Yes, to PVC with no coils or sharp bends. Treat it like lightning.

But, Code says grounding the end of the metal conduit is the answer.

But IMO all that does is create a loop (pick-up-coil), which makes it even worse.


----------



## backstay (Feb 3, 2011)

I find it hard to believe the wire from your grounding ring being in metal is causing a flashover on the line side of a 34k recloser. Did the line side bushings get cleaned up after the first failure? And have you identified your fault? Sounds more like your downstream OC system is lacking.


----------



## chusker (Apr 3, 2014)

The two failures involved two different reclosers.


----------



## chusker (Apr 3, 2014)

In both cases there was no evidence of a fault on the system after the failures...the circuits were checked and nothing obvious was noted....in both cases the circuits powered up without issue when the reclosers were replaced.


----------



## macmikeman (Jan 23, 2007)

Chuckster, your job makes me happy to drill holes in 2x4's . Stay safe.


----------



## Big John (May 23, 2010)

Even completely losing a neutral wouldn't cause a flashover, because the poles are designed to withstand the full phase-to-phase system voltage continuously.

If you're getting lightning strikes and they're getting into the controls, my money says they would take out more than just the close coil, so if you're not seeing any other damage, that's not my first theory.

It could be a lot of causes: The coils themselves could be smoking because a jammed up mech, they contaminate the oil sufficiently to allow flashover, the carbon from the blowout allows phase-to-phase faults.

What protection do you have on the system?
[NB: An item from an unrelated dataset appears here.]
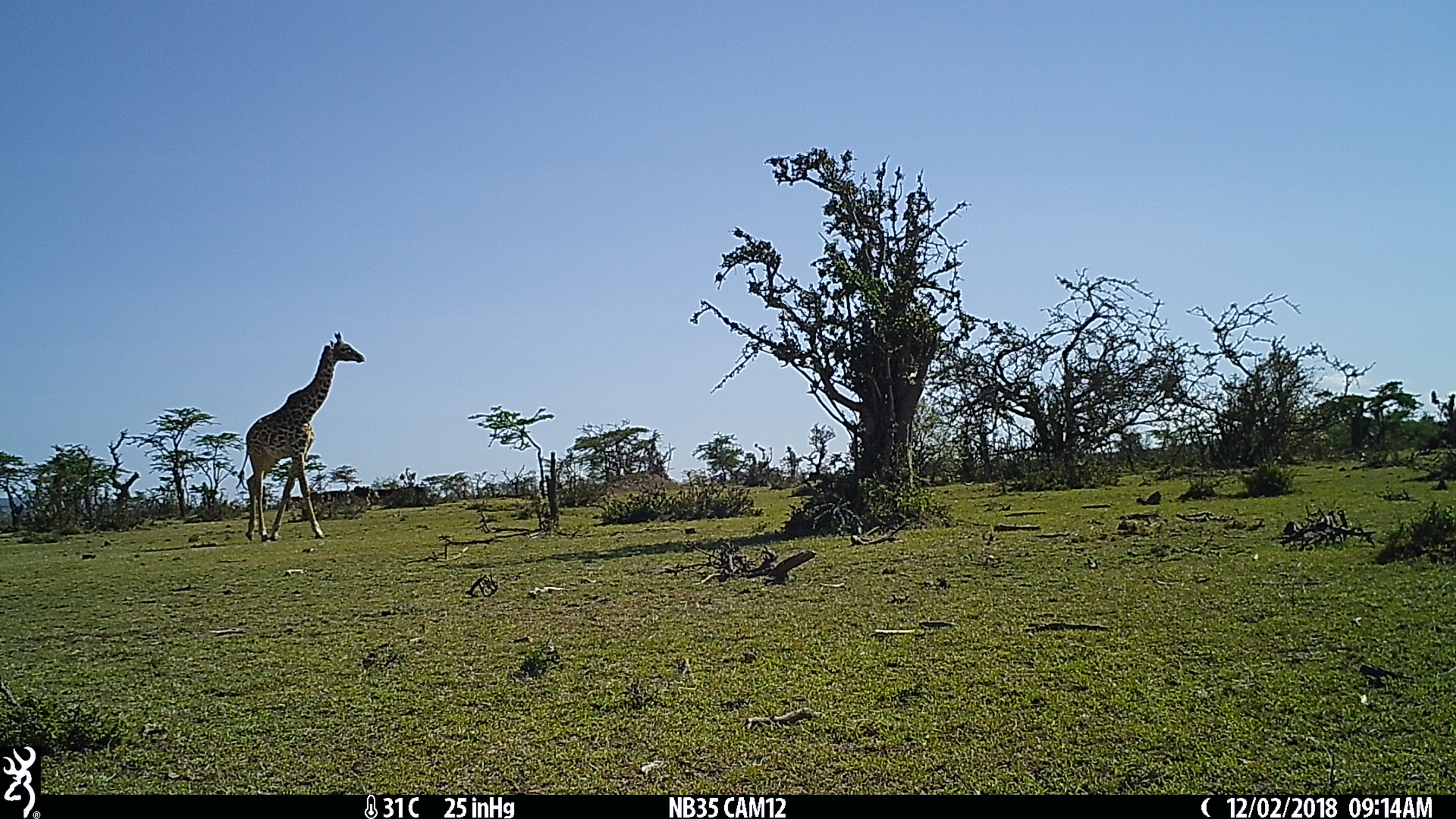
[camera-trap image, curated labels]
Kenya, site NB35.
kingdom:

Is there anything indicating a fault? Any damage to the controllers? How old are they? How often do they operate?


----------



## chusker (Apr 3, 2014)

Do you think ferroresonance could be playing a part as to the flashovers, where as, the "choke effect" of the ferrous conduit causing the circuit to be impedance grounded versus being solidly grounded?


----------



## Big John (May 23, 2010)

chusker said:


> Do you think ferroresonance could be playing a part as to the flashovers, where as, the "choke effect" of the ferrous conduit causing the circuit to be impedance grounded versus being solidly grounded?


 No idea, I don't know enough about ferroresonance. All I can say is I wouldn't expect any failure with the neutral to impart more than line-to-line voltage, so if your equipment is designed to handle that but you're still seeing flashover failures, it's not the first thing I'd look at.

Why are your closing coils burning up? That's where I'd start.


----------